→ PROBLEM TO SOLVE
Nothing but the text should be carried over: reproduce all the data exactly and leave out every image.

········

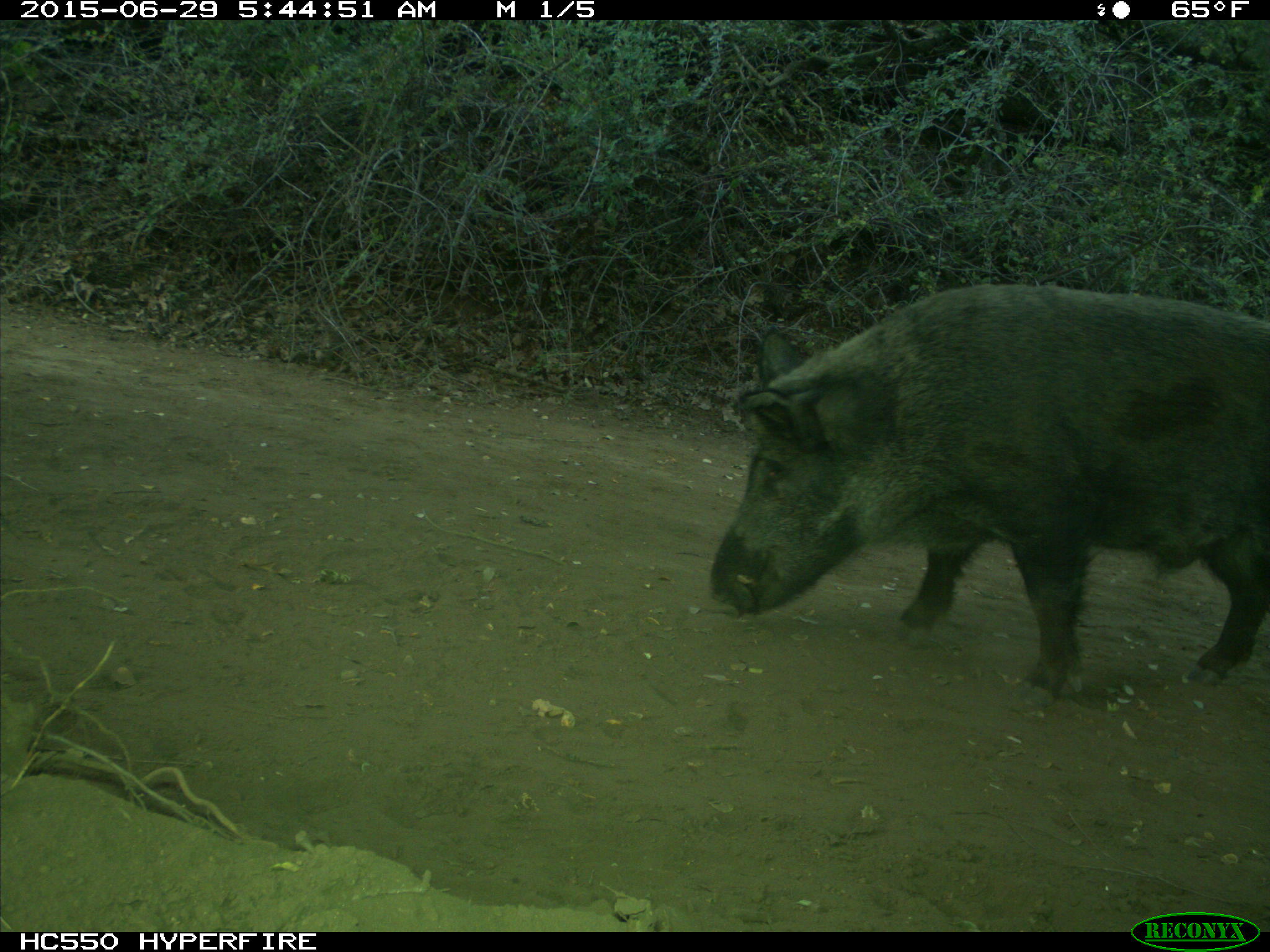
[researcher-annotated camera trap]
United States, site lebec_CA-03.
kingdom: Animalia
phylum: Chordata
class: Mammalia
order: Artiodactyla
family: Suidae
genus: Sus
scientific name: Sus scrofa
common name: wild boar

········

→ RESPONSE
[researcher-annotated camera trap]
United States, site lebec_CA-03.
kingdom: Animalia
phylum: Chordata
class: Mammalia
order: Artiodactyla
family: Suidae
genus: Sus
scientific name: Sus scrofa
common name: wild boar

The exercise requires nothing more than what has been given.